Mais peu de gens en Occident ont pris au sérieux les demandes africaines de restitution. Les conservateurs occidentaux ont fait valoir que l’Afrique n’avait pas les ressources nécessaires pour s’occuper de ses trésors, mais aussi que les musées occidentaux n’avaient aucune obligation morale de réparer les dommages infligés pendant les décennies de colonisation.
Aujourd’hui, la situation a changé et, dans les coulisses, les choses ont bougé.
Depuis 2017, le groupe de dialogue sur le Bénin, qui réunit l’actuelle oba, le gouverneur de l’État d’Edo, le gouvernement nigérian et des musées d’Allemagne, des Pays-Bas, de Suède et du Royaume-Uni (dont le British Museum), travaille à un plan de compromis pour le retour de certains bronzes du Bénin au Nigeria.
Ils ont convenu que Benin City, la capitale de l’État d’Edo, accueillera un nouveau musée royal du Bénin.
Les musées européens se relaieront pour prêter (bien que certains puissent faire des dons) quelques centaines de bronzes du Bénin.
L’effet, selon le Palais d’Oba, sera une « collection permanente en rotation » à Bénin City.
Le peuple Edo retrouvera enfin une partie importante de son patrimoine culturel.
Le gouverneur Godwin Obaseki a joué un rôle important dans les négociations.
Il a engagé l’architecte anglo-ghanéen Sir David Adjaye, concepteur du célèbre Musée national de l’histoire et de la culture afro-américaines à Washington DC.
Le profil et la vision de Sir David – il veut que le nouveau musée soit « le joyau de la bague » d’une revitalisation culturelle plus large de Benin City – ont impressionné les conservateurs européens.
Phillip Iheanacho, un vieil ami de M. Obaseki et de Sir David, est chargé de la collecte de fonds.
Il a lui aussi fait la cour aux Européens.
Il semble que les étoiles se soient alignées.

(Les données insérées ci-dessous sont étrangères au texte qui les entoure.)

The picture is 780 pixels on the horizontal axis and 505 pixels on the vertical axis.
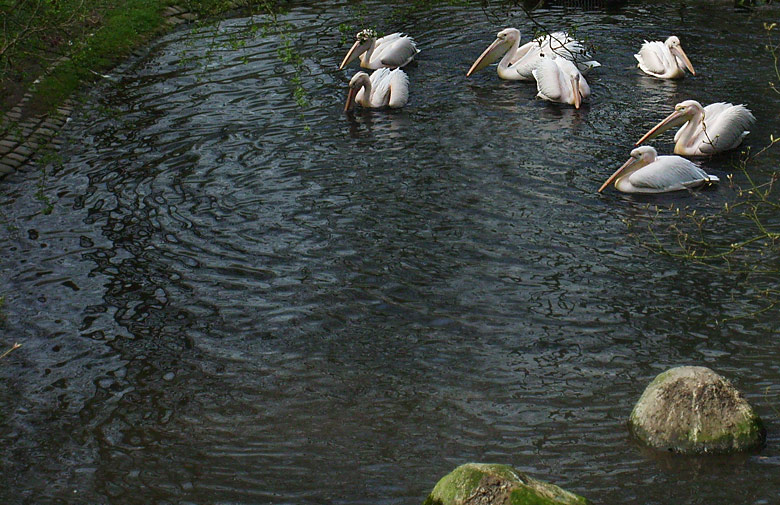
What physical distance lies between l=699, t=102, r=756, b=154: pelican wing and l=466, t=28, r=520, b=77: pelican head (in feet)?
14.2

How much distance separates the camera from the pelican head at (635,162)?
10.3m

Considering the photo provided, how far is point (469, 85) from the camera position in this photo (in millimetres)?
14297

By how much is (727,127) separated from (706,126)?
10.5 inches

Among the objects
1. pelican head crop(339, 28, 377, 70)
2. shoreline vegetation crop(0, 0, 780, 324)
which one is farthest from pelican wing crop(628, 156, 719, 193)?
pelican head crop(339, 28, 377, 70)

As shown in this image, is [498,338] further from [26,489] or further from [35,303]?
[35,303]

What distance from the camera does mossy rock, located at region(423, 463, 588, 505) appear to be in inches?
188

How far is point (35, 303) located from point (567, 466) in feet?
17.2

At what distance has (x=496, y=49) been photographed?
14.9 meters

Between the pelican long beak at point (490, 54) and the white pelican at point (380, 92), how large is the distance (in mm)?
1579

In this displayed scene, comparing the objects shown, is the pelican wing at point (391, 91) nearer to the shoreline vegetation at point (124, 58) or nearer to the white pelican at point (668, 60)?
the shoreline vegetation at point (124, 58)

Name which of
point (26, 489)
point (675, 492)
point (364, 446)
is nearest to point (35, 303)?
point (26, 489)

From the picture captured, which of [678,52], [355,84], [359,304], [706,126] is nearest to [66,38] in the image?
[359,304]

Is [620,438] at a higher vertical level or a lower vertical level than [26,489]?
lower

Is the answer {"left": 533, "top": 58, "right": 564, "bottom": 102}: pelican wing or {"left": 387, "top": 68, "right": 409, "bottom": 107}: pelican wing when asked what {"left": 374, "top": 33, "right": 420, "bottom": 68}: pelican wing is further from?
{"left": 533, "top": 58, "right": 564, "bottom": 102}: pelican wing
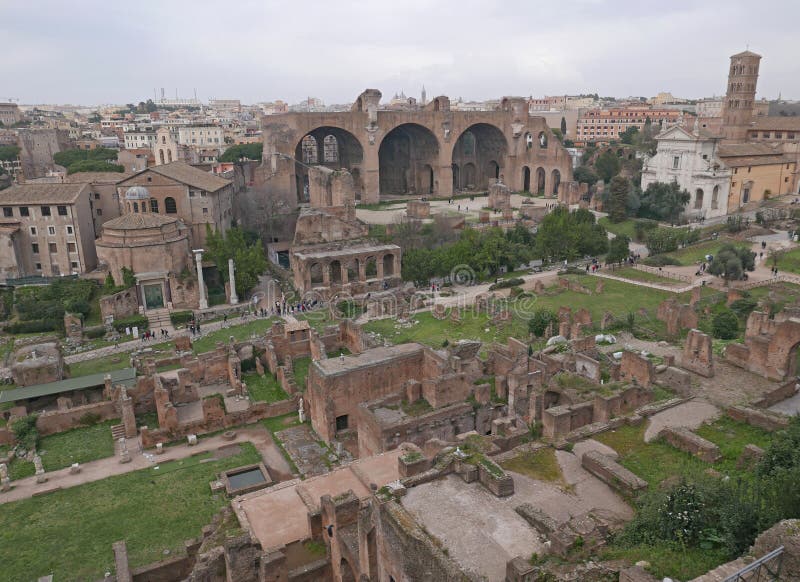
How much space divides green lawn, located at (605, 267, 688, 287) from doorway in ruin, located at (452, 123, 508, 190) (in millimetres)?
33381

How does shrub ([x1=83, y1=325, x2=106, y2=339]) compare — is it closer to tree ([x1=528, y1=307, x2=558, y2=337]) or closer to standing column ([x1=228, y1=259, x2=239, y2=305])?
standing column ([x1=228, y1=259, x2=239, y2=305])

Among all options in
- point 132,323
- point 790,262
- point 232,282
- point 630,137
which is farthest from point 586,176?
point 132,323

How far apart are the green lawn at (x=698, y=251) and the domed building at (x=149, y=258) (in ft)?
106

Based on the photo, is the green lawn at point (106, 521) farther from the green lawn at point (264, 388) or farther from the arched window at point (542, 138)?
the arched window at point (542, 138)

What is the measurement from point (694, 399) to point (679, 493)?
784 centimetres

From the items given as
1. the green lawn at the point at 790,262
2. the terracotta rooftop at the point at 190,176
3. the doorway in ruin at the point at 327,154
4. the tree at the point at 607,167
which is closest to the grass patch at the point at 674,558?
the green lawn at the point at 790,262

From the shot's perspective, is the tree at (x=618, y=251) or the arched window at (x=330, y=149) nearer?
the tree at (x=618, y=251)

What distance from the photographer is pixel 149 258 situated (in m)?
34.9

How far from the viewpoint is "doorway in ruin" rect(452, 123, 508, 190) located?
70.3 meters

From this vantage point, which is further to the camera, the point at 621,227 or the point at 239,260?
the point at 621,227

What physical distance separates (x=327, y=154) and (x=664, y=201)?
35.7 metres

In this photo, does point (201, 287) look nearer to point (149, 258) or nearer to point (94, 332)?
point (149, 258)

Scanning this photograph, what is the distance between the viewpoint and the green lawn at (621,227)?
164 ft

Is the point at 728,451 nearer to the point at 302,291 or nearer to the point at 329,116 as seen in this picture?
the point at 302,291
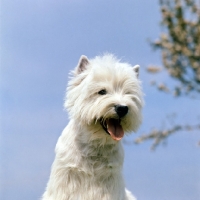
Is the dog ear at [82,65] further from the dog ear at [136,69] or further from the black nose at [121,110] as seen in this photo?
the black nose at [121,110]

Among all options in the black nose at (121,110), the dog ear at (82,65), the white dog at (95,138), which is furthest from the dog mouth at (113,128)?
the dog ear at (82,65)

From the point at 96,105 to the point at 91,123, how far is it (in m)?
0.25

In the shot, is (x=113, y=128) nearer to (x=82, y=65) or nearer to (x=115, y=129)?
(x=115, y=129)

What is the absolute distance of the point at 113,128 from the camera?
4.08 metres

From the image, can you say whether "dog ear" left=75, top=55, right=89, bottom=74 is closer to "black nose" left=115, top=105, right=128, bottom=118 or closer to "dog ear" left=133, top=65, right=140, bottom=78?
"dog ear" left=133, top=65, right=140, bottom=78

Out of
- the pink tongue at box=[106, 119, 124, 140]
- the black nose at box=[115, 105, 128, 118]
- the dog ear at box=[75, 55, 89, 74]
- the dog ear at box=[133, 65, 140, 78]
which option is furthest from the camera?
the dog ear at box=[133, 65, 140, 78]

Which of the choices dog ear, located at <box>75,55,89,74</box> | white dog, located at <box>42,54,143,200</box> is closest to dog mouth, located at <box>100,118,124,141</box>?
white dog, located at <box>42,54,143,200</box>

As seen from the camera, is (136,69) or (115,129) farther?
(136,69)

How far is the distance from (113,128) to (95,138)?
254 mm

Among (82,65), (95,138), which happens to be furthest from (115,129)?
(82,65)

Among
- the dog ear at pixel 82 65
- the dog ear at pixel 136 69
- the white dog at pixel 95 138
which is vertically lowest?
the white dog at pixel 95 138

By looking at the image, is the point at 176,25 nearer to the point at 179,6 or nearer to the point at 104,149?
the point at 179,6

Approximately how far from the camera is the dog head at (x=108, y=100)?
12.9 feet

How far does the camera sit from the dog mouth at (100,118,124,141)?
405 centimetres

Un gouverneur nigérian engagé a attiré un architecte célèbre et un collecteur de fonds crédible, et les Européens sont à bord.
Les deux parties soutiennent le musée
Ce qui amène à la question suivante : que se passera-t-il si M. Obaseki, qui brigue un nouveau mandat de quatre ans lors des élections nationales du 19 septembre, perd face à son principal adversaire, le pasteur Osagie Ize-Iyamu ?
« Si Godwin n’est pas réélu, il serait en effet très difficile de poursuivre un tel projet », m’a dit Phillip Iheanacho. Et avec le départ de M. Obaseki et de M. Iheanacho, il est difficile d’imaginer Sir David traîner dans les parages.
Bien sûr, aucun des musées européens ne se vanterait de savoir qui ferait le meilleur gouverneur de l’État d’Edo, et encore moins de dire aux gens de cet État pour qui voter.
Mais, en privé, ils s’inquiètent de la perspective de reprendre les négociations avec un autre gouverneur.
Le directeur d’un des musées du groupe de dialogue sur le Bénin me l’a dit : « C’est un projet d’Obaseki – il a été un excellent partenaire. Si c’est quelqu’un d’autre, c’est inquiétant, nous pourrions perdre notre élan ».
Un autre conservateur important a déclaré : « Ce projet nécessite de l’argent, des capacités et sa réalisation est complexe. Si le gouverneur change, cela va tout ralentir énormément ».
Le Sénégal réclame la restitution de ses œuvres d’art
J’ai demandé à l’adversaire de M. Obaseki, le pasteur Ize-Iyamu, ce qu’il adviendrait du Musée royal s’il devenait gouverneur.
Il a répondu que le musée était un « développement bienvenu ».
« Nous avons l’intention de nous associer avec l’OBA pour créer un musée digne de ce nom qui mettra en valeur le riche patrimoine culturel de notre peuple.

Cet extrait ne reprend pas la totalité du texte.